自動車部品大手の独ボッシュはこのほど、タイの首都バンコク近郊のラヨン県で新工場を開所したと発表した。主にガソリンエンジン用の燃料噴射システム部品を製造する。


投資額は8000万ユーロ(約106億円)で、敷地面積は1万平方メートル。現在の従業員数は300人で、2020年までに800人まで増やす予定だ。主にインジェクションバルブやノックセンサーなどを製造する。

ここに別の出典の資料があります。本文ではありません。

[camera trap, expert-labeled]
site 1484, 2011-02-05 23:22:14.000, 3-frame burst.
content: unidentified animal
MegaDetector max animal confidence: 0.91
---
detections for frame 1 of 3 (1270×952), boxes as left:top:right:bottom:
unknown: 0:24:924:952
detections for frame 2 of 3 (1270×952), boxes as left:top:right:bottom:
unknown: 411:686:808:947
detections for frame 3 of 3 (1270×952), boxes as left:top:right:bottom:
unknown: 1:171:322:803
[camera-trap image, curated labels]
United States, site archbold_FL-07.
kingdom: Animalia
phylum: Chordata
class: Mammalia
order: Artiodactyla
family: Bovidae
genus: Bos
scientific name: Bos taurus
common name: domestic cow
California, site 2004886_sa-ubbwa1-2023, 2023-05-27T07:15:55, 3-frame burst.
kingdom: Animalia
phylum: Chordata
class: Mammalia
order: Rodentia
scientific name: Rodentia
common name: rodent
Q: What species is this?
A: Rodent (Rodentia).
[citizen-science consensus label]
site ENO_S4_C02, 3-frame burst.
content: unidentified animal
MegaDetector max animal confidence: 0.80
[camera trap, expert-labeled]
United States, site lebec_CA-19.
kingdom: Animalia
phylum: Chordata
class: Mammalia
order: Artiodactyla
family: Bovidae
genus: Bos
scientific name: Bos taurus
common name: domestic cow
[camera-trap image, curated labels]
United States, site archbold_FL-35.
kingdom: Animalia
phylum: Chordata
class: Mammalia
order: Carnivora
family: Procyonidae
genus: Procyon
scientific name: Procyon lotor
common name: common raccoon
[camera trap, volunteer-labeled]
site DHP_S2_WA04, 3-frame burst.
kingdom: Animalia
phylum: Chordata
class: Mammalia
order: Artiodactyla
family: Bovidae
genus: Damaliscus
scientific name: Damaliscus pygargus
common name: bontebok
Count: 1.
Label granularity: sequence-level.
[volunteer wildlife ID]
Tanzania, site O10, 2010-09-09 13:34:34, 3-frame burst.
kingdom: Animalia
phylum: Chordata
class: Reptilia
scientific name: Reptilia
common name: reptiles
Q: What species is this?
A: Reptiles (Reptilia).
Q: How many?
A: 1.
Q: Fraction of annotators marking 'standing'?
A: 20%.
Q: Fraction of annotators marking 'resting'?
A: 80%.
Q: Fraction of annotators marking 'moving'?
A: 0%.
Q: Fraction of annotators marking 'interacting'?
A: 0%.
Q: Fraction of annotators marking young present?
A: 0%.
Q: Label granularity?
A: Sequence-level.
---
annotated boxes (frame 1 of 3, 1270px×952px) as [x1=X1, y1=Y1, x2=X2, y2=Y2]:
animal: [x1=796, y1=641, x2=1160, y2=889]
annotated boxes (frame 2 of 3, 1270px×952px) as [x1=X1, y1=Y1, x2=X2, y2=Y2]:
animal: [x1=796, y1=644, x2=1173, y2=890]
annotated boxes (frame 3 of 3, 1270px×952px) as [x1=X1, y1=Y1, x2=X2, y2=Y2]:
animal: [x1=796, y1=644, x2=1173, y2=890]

同工場にはガソリン噴射システムの研究開発(R&D)センターも併設しており、同社がタイでR&Dセンターを置くのは今回が初の試みとなった。R&Dセンターには60人を配属している。

■ベトナムのCVT部品工場を改修
同社はまた、ベトナム南部のドンナイ省にある無段変速機(CVT)部品工場を改修すると発表した。投資額は2018年までに6000万ユーロ(約80億円)。CVT用のプッシュベルトの生産能力を引き上げるほか、工場内外の情報共有を強化することで生産効率を改善する。

同社は今年、東南アジア事業で1億2000万ユーロ(約156億円)を投資する。来年もほぼ同額の投資を予定しており、大半がタイとベトナム向けとなる見通しだ。2016年のタイ事業の売上高は3億500万ユーロ(約404億円)、ベトナム事業は8600万ユーロ(約114億円)、東南アジア全体では7億7000万ユーロ(約1019億円)だった。